Jeannot Jr Cormier, 26 ans, est accusé du meurtre prémédité de ses grands-parents qui l’ont élevé depuis son plus jeune âge. Jeannot Chapdelaine, 67 ans, et Simonne Jourdain, 78 ans, ont été retrouvés sans vie dans leur résidence de la rue Forestier, à Sainte-Catherine, lundi matin. Les meurtres auraient été perpétrés deux jours auparavant, soit le samedi 28 octobre, a-t-on appris en cour, sans obtenir plus de détails pour l’instant.

Loïc Chambault est arrivé au Québec avec sa femme il y a 11 ans. Les victimes étaient leurs voisins à Saint-Constant et elles les ont accueillis à bras ouverts, au point de devenir une famille d’adoption. Malgré le déménagement des aînés à Sainte-Catherine, les deux couples sont demeurés très proches.

M. Chambault soutient que les grands-parents ont toujours aidé leur petit-fils entre ses séjours en centre de désintoxication et en prison. « Ils ne voulaient pas l’abandonner et ont tout fait pour qu’il s’en sorte », soutient-il.

Sous l’emprise de la drogue

« Jeannot Jr ne travaillait pas, il voyait ses amis et prenait des drogues fortes : cocaïne, speed... », raconte une amie de longue date de l’accusé, Mélodie Savoie.

La dernière fois qu’elle a échangé avec lui sur les réseaux sociaux, le 16 octobre dernier, le jeune homme lui a parlé de sa récente cure de désintoxication et semblait « bien aller ».

Mélodie assure que son ami n’a jamais été agressif. Elle est tombée des nues lorsqu’elle a appris qu’il avait été arrêté pour le meurtre de ses grands-parents. « Ce n’est pas le Jeannot que je connais », répète-t-elle.

Une autre amie, Audrey Carrier, a aussi bien connu Jeannot Jr Cormier lorsqu’il était jeune adulte. La drogue l’a complètement changé dans les dernières années, selon elle.

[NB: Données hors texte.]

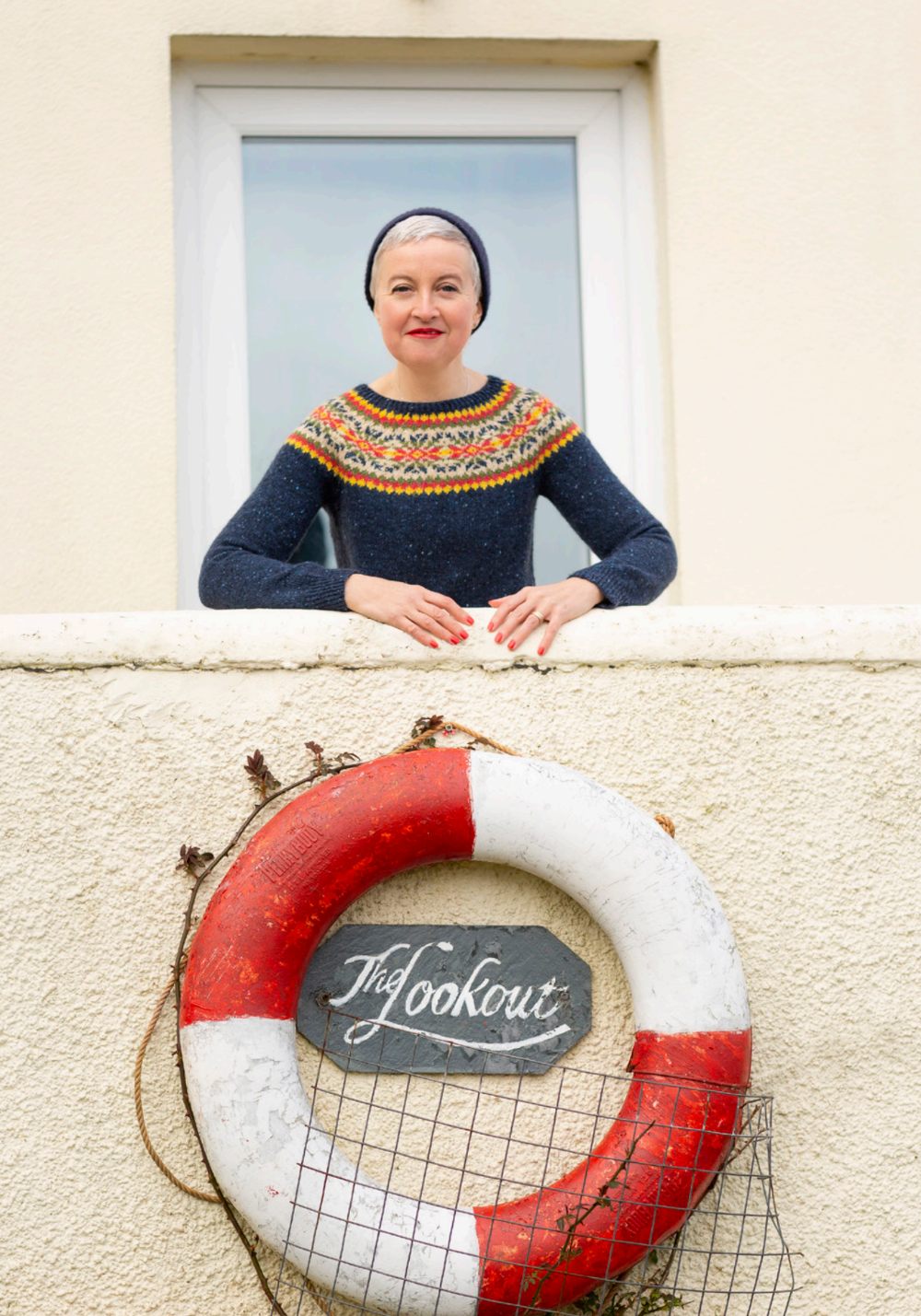 Woman in a window with a life buoy and 'The Lookout' sign below.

Tristement, elle estime que le drame était peut-être prévisible. « C’est atroce, mais ça ne me surprend pas. Je voyais son état se détériorer », affirme-t-elle au sujet de l’accusé.

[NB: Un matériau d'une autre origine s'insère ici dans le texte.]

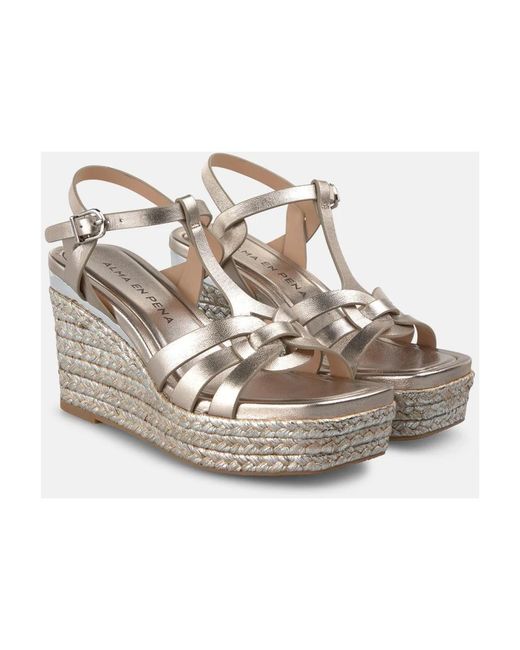 Alma En Pena. Metallic Wedges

Elle se souvient de Jeannot Chapdelaine et Simonne Jourdain comme des grands-parents très patients avec l’accusé. « Ils étaient vraiment des gens bien. Jeannot Jr rentrait à des heures de fou. Mais ils étaient aimants et voulaient l’aider. »

Interdit d’aller chez ses grands-parents sans invitation

Jeannot Jr Cormier a eu des démêlés avec la justice au cours des dernières années, notamment pour des affaires de drogue. Le 17 décembre dernier, il a aussi frappé son grand-père avec une poêle de fonte sur la tête. Le tribunal l’a ensuite empêché de se rendre chez ses grands-parents, à moins qu’il n’y soit invité... ce que M. Chapdelaine aurait rapidement fait.

Loïc Chambault affirme que la santé du couple était de plus en plus précaire. « On a failli perdre Jeannot [Chapdelaine] à cause un triple pontage, il y a 4-5 ans », se rappelle-t-il.

Simonne Jourdain, elle, aurait été opérée au dos à plusieurs reprises et tombait de plus en plus souvent. M. Chambault essayait de convaincre ses amis d’aller dans une résidence pour retraités. « On a essayé d’expliquer au petit Junior qu’il devait se prendre en main [...] Quand il était sevré, il était bien correct ». Mais les périodes d’abstinence ne duraient jamais, selon lui.

« C’était notre Père Noël », affirme avec un rire triste Loïc Chambault au sujet de Jeannot Chapdelaine, en repensant à sa barbe blanche et à son fort gabarit. « On s’est vu deux jours avant mon départ et on s’est dit : "À dans trois semaines" », soupire-t-il, déboussolé.

Le dossier judiciaire de Jeannot Jr Cormier a été reporté au 13 décembre prochain. Son avocate a demandé à ce qu’elle puisse le représenter sans qu’il soit présent en salle d’audience. Il demeure détenu.